• SOURCE EXTRACT:
----
This takes around 190s.

Finally, we compute the products of the powers.

for i in range(0, 301):
    for j in range(0, 16):
        p = S[i]*T[j]

This takes around 1650s.

Computation of the q-series in Magma

Magma supports Puiseux series. As with Oscar, it requires one to specify the internal Laurent series precision, depending on the fractional power of q you are using. For example, to compute to $O(q^n)$ with Puiseux series in $q^{1/24}$ requires a Magma PuiseuxSeriesRing precision of at least $24n$.

The DedekindEta function computes the Puiseux expansion of the Dedekind eta function in Magma. But it immediately complains that the rationals are not contained in the coefficient ring of the argument. So we must work with Puiseux series over the rationals.

After this, it’s easy to define the functions we require in Magma.

R<q> := PuiseuxSeriesRing(Rationals(), 9001*24);

function m(q)
   return DedekindEta(q^11)/DedekindEta(q);
end function;

function x(q)
   return m(q^44)/m(q);
end function;

function y(q)
   return m(q^11)/m(q^4);
end function;

function s(q)
   return x(q)/y(q);
end function;

function t(q)
   return x(q)^12;
end function;

As in Oscar, this takes negligible time, as nothing is actually computed.

At the next step we try to compute arrays of powers of $s(q)$ and $t(q)$. In order to ensure Magma is not at a disadvantage we truncate $s(q)$ and $t(q)$ to the same precision as it is computed in Oscar, though this makes little difference.

sq := s(q) + O(q^9016);
tq := t(q) + O(q^9216);

S := [sq^0];

for i := 1 to 300 do
   S := Append(S, S[i]*sq);

end for;

T := [tq^0];
for i := 1 to 15 do
   T := Append(T, T[i]*tq);
end for;

This takes approximately 104s.

One has to be very careful to precompute $s(q)$ and $t(q)$. Otherwise this takes 10s each time each of these are computed. Without being careful about this, Magma could take over an hour to compute all the powers. In comparison, the total Oscar time does not change radically if we don’t precompute these q-series.
----
• DATASET EXCERPT:
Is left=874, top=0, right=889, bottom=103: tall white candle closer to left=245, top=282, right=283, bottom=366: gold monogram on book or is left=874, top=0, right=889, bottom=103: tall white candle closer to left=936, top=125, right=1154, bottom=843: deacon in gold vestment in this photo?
----
• PROBLEM DETAILS: Transcribe the q-series text above word for word, from "return DedekindEta(q^11)/DedekindEta(q);" up to and including "function s(q)".

• ANSWER:
return DedekindEta(q^11)/DedekindEta(q);
end function;

function x(q)
   return m(q^44)/m(q);
end function;

function y(q)
   return m(q^11)/m(q^4);
end function;

function s(q)